A hybrid threat is essentially a 'canned hack' that targets a known vulnerability, and spreads using traditional virus techniques.

Past vulnerabilities and subsequent attacks have focused on less critical and prevalent servers, including the recent attack against Microsoft SQL servers.

The fact that there is a large population of vulnerable servers out there increases the danger of a hybrid threat.

But it will be a number of weeks before we know if there is going to be any widespread damage.

In the case of Slammer, the outbreak happened more than six months after the vulnerability was discovered.

It really depends if someone with too much time on their hands decides to try and write malicious code that will exploit the vulnerability.

If they do, depending on what and whom they target, it is possible they will bring internet-based email to its knees.

As a business tool, email is critical for most corporations, so downtime for longer than a few minutes is not an option.

If the Sendmail vulnerability does strike in a significant way, it is likely that IT managers are going to be faced with the harsh reality of having to take down these servers until they can be secured.

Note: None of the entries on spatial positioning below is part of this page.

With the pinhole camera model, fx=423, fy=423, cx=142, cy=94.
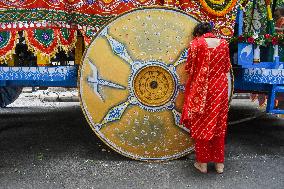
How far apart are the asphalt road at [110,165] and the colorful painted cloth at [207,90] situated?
38cm

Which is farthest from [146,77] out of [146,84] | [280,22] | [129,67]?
[280,22]

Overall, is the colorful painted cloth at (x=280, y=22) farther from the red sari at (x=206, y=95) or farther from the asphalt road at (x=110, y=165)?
the red sari at (x=206, y=95)

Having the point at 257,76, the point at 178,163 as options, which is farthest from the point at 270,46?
the point at 178,163

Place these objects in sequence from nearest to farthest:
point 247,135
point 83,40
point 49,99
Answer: point 83,40, point 247,135, point 49,99

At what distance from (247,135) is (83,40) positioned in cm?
230

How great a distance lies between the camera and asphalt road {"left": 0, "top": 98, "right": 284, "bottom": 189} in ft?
10.9

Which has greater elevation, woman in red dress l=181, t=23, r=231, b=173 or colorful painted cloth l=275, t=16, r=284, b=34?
colorful painted cloth l=275, t=16, r=284, b=34

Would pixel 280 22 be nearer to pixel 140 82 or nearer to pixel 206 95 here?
pixel 206 95

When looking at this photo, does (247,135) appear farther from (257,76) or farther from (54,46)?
(54,46)

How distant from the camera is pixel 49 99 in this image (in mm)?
10062

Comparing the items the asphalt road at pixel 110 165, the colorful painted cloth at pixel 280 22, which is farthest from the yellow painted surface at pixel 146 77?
the colorful painted cloth at pixel 280 22

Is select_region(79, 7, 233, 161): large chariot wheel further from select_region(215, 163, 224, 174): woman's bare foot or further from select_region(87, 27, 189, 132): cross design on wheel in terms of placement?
select_region(215, 163, 224, 174): woman's bare foot

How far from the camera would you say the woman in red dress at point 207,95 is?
349 centimetres

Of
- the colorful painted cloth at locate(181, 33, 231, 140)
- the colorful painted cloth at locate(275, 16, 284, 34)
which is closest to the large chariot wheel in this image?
the colorful painted cloth at locate(181, 33, 231, 140)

Businesses need to wise up to the fact that if they are running internet-facing servers there will always be security issues and potential compromises.

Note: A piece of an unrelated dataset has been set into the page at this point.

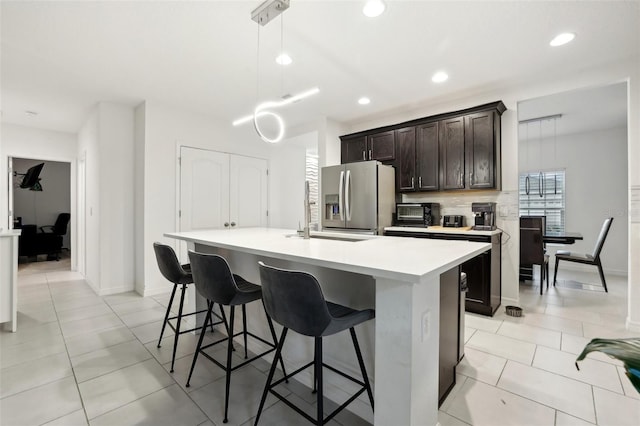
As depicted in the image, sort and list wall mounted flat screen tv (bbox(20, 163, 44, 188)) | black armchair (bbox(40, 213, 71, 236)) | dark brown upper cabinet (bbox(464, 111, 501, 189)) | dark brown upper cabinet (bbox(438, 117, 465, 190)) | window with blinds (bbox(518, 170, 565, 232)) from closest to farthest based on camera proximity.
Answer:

They need to put in place strategies to take into account that there will always be an inherent risk, even if the nature of that risk - or where and when it will be present - is not understood.

One approach is to return to the notion of the consistent Demilitarised Zone (DMZ). This is where mail servers are positioned in specific zones and are restricted from connecting to any internal machines.

If this is done, the impact of any compromise is contained within the zone, impeding the spread of the threat.

But all too often DMZs are merely positioning exercises, and are not supported with rules on the firewall to complement the position.

As with any vulnerability, this points to the importance of patching servers and making sure they are kept up-to-date.

But, for network administrators, this process is becoming an unrelenting wave of patches that need to be sorted through.

Most network administrators will admit that their networks are not fully updated with security patches.

There are a couple of things that can help to take the pressure off administrators and ensure that servers are as secure as possible.

One possible course of action is to deploy a filter to sort the wheat from the chaff with patches.

This allows administrators to list servers relevant to their network and, when a patch is released, the filter will automatically check to see if it is relevant for the specified servers.

If a patch is applicable the real challenge starts, as administrators need to assess the impact of applying the patches to business-critical servers, arrange for downtime, identify the locations of the servers and arrange for logical access to them.

This complexity possibly explains why most networks are not up-to-date with the latest security patches.

Configuration management tools can also aid in the control of these types of attacks. Because they look for changes to critical servers this can help speed response time and hence reduce damage.

And intrusion prevention systems, essentially in-line intrusion devices looking at traffic entering the network, are emerging.

One of these with up-to-date signatures affords an administrator time to bring the internal network's affairs in order.

As always, these vulnerability alerts serve to jolt businesses from their semi-comatose approach to IT security.

Unfortunately, even though experts advise repeatedly on the necessity of due diligence and increased vigilance, each jolt seems not quite hard enough to bring them to their senses.

But if email disappears? Maybe that will be the wake-up call to galvanise them into action ... if rather too late.